→ **EXERCISE 1**: Write out the stretch of the text about the beliefs people want to hold from "Humans want to" through "recognized and appreciated.".

##### TEXT FOR ANALYSIS

Humans want to believe certain things about their world and about themselves. We often know these things aren’t completely true but we’d like to think so. For example, we’d like to believe that good triumphs over evil. We’d like to think the little guy can beat the big guy. We’d like to know that justice will be done. We’d like to think there is someone for everyone. We’d like to think that our special qualities will be recognized and appreciated.
These beliefs are important to us, and we seek out fictions that reinforce them. We watch movies where the good guys win. We read novels where true love triumphs. We root for the underdog. Just consider movies like Raiders of the Lost Ark, Pretty Woman, and Rocky. Or The Matrix, Bridget Jones’s Diary, and Rudy. Or many, many others. Consider books such as Misery, The Odyssey, and The Lord of the Rings.

##########
##### EXERCISE MATERIALS

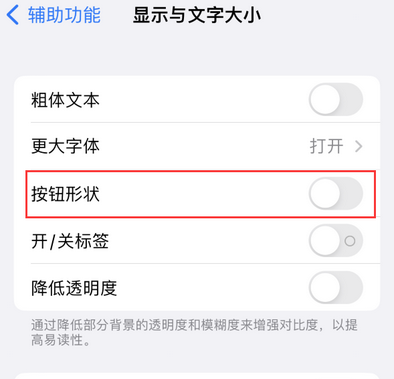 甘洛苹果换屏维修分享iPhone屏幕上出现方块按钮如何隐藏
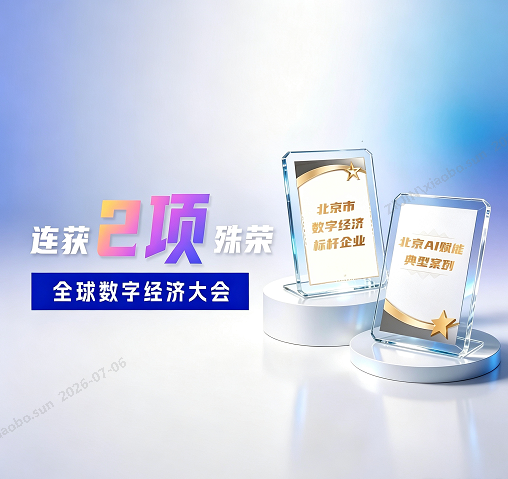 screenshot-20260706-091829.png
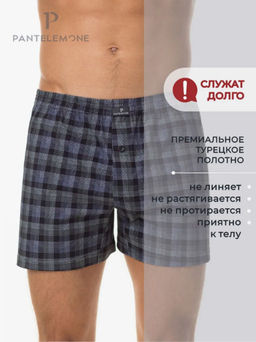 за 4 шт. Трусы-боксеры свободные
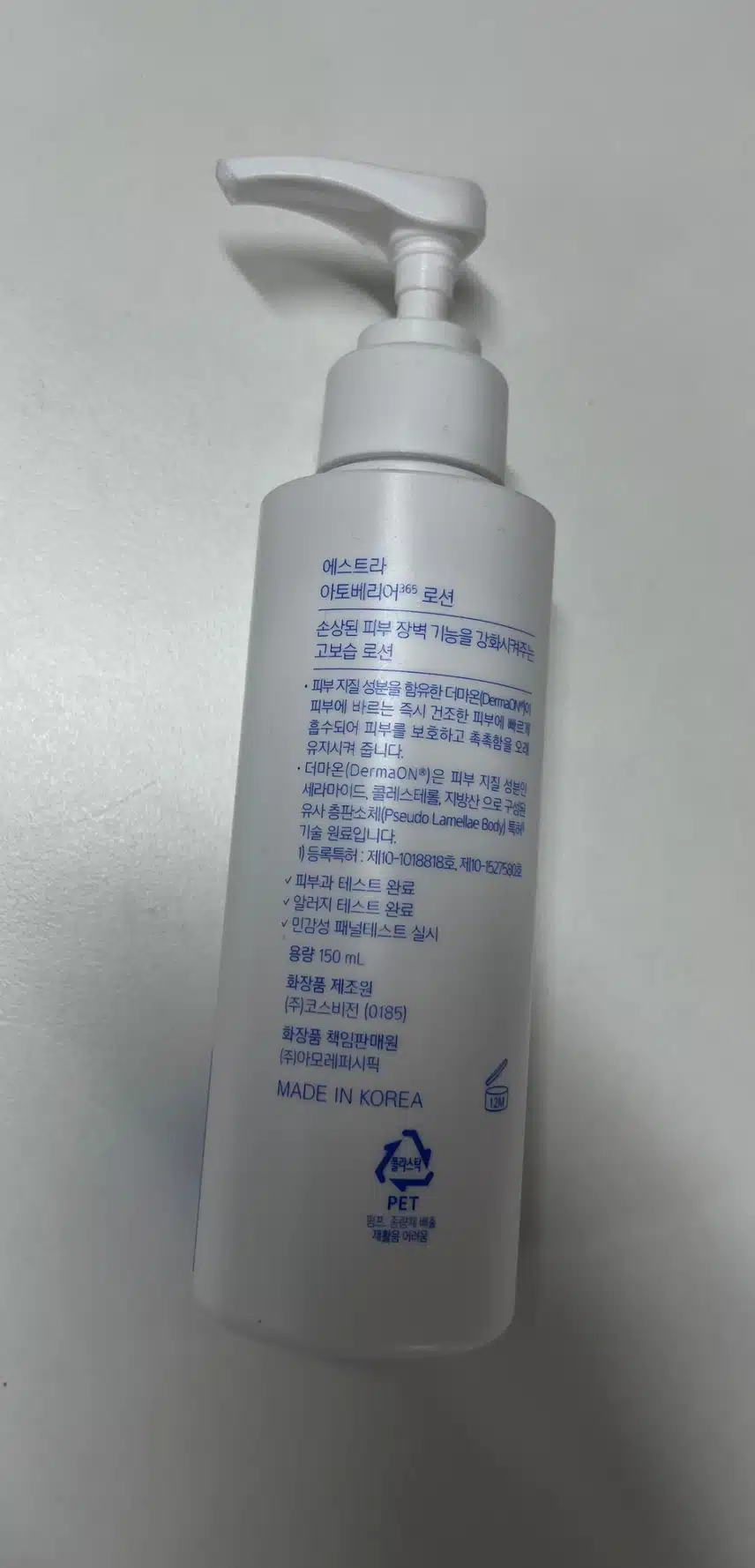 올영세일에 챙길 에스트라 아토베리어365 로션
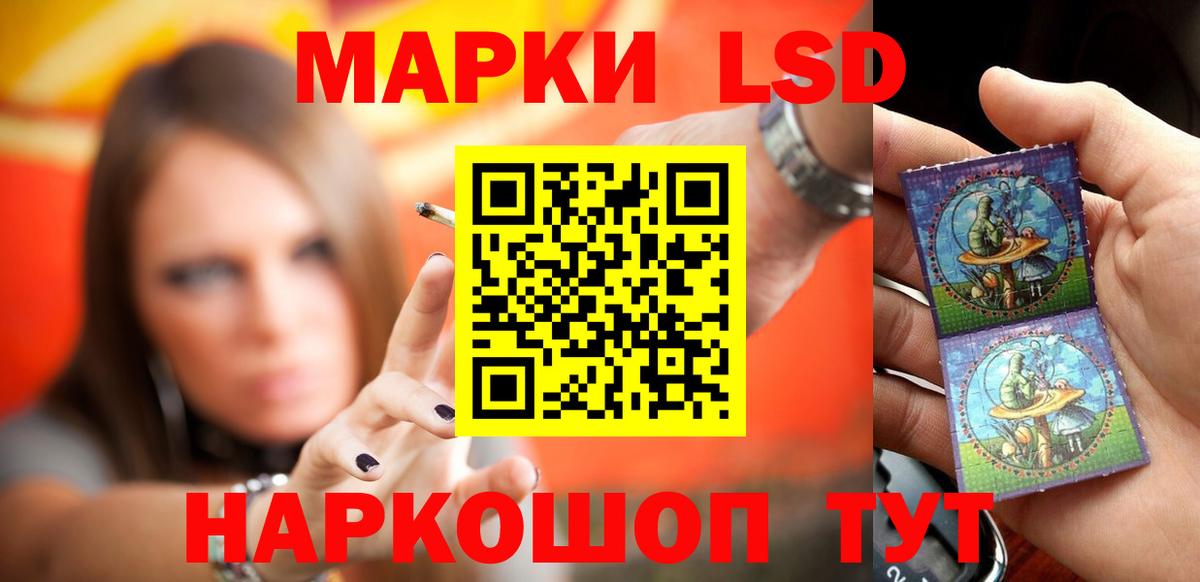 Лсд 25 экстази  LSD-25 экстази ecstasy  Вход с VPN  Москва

##########

→ **EXERCISE 2**: Swap "свободные" for "широкие" throughout the records, and give all of their lines again with nothing else changed. Leave the pictures out of your answer.

→ **ANSWER AREA 1**:
Humans want to believe certain things about their world and about themselves. We often know these things aren’t completely true but we’d like to think so. For example, we’d like to believe that good triumphs over evil. We’d like to think the little guy can beat the big guy. We’d like to know that justice will be done. We’d like to think there is someone for everyone. We’d like to think that our special qualities will be recognized and appreciated.

→ **ANSWER AREA 2**:
 甘洛苹果换屏维修分享iPhone屏幕上出现方块按钮如何隐藏
 screenshot-20260706-091829.png
 за 4 шт. Трусы-боксеры широкие
 올영세일에 챙길 에스트라 아토베리어365 로션
 Лсд 25 экстази  LSD-25 экстази ecstasy  Вход с VPN  Москва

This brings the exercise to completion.